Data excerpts
+++++

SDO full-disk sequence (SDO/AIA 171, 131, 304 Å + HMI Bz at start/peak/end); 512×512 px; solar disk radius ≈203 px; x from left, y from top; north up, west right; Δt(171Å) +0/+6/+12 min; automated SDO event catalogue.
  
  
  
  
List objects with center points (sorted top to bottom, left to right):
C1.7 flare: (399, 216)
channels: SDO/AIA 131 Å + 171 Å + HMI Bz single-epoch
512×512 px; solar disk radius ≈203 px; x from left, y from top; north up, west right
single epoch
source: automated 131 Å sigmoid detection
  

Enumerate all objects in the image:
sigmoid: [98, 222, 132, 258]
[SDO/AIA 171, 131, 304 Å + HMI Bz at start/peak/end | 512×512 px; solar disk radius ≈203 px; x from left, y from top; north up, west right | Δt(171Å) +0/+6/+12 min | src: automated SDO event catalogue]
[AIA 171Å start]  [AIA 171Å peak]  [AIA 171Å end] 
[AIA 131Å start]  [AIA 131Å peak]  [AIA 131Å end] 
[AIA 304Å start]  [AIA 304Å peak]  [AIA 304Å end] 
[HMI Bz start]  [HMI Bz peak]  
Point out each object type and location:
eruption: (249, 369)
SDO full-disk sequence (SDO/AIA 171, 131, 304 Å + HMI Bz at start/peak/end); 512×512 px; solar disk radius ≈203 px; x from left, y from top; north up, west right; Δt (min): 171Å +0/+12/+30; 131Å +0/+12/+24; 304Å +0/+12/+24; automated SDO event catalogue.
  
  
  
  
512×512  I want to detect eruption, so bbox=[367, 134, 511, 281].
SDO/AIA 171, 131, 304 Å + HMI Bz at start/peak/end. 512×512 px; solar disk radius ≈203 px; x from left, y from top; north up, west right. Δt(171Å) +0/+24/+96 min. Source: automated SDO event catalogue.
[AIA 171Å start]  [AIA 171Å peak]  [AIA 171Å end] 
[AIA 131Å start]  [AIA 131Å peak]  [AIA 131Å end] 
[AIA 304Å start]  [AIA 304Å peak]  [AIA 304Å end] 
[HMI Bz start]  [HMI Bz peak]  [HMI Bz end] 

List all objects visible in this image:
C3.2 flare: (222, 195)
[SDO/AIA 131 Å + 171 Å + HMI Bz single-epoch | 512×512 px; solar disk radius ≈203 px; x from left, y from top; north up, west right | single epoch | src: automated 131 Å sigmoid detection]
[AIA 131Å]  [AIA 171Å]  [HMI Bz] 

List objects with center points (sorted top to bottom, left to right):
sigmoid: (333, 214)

+++++

WHAT TO PRODUCE
Extract the data in full. Keep it word for word.

RESULT FOR THIS EXERCISE
SDO full-disk sequence (SDO/AIA 171, 131, 304 Å + HMI Bz at start/peak/end); 512×512 px; solar disk radius ≈203 px; x from left, y from top; north up, west right; Δt(171Å) +0/+6/+12 min; automated SDO event catalogue.
  
  
  
  
List objects with center points (sorted top to bottom, left to right):
C1.7 flare: (399, 216)
channels: SDO/AIA 131 Å + 171 Å + HMI Bz single-epoch
512×512 px; solar disk radius ≈203 px; x from left, y from top; north up, west right
single epoch
source: automated 131 Å sigmoid detection
  

Enumerate all objects in the image:
sigmoid: [98, 222, 132, 258]
[SDO/AIA 171, 131, 304 Å + HMI Bz at start/peak/end | 512×512 px; solar disk radius ≈203 px; x from left, y from top; north up, west right | Δt(171Å) +0/+6/+12 min | src: automated SDO event catalogue]
[AIA 171Å start]  [AIA 171Å peak]  [AIA 171Å end] 
[AIA 131Å start]  [AIA 131Å peak]  [AIA 131Å end] 
[AIA 304Å start]  [AIA 304Å peak]  [AIA 304Å end] 
[HMI Bz start]  [HMI Bz peak]  
Point out each object type and location:
eruption: (249, 369)
SDO full-disk sequence (SDO/AIA 171, 131, 304 Å + HMI Bz at start/peak/end); 512×512 px; solar disk radius ≈203 px; x from left, y from top; north up, west right; Δt (min): 171Å +0/+12/+30; 131Å +0/+12/+24; 304Å +0/+12/+24; automated SDO event catalogue.
  
  
  
  
512×512  I want to detect eruption, so bbox=[367, 134, 511, 281].
SDO/AIA 171, 131, 304 Å + HMI Bz at start/peak/end. 512×512 px; solar disk radius ≈203 px; x from left, y from top; north up, west right. Δt(171Å) +0/+24/+96 min. Source: automated SDO event catalogue.
[AIA 171Å start]  [AIA 171Å peak]  [AIA 171Å end] 
[AIA 131Å start]  [AIA 131Å peak]  [AIA 131Å end] 
[AIA 304Å start]  [AIA 304Å peak]  [AIA 304Å end] 
[HMI Bz start]  [HMI Bz peak]  [HMI Bz end] 

List all objects visible in this image:
C3.2 flare: (222, 195)
[SDO/AIA 131 Å + 171 Å + HMI Bz single-epoch | 512×512 px; solar disk radius ≈203 px; x from left, y from top; north up, west right | single epoch | src: automated 131 Å sigmoid detection]
[AIA 131Å]  [AIA 171Å]  [HMI Bz] 

List objects with center points (sorted top to bottom, left to right):
sigmoid: (333, 214)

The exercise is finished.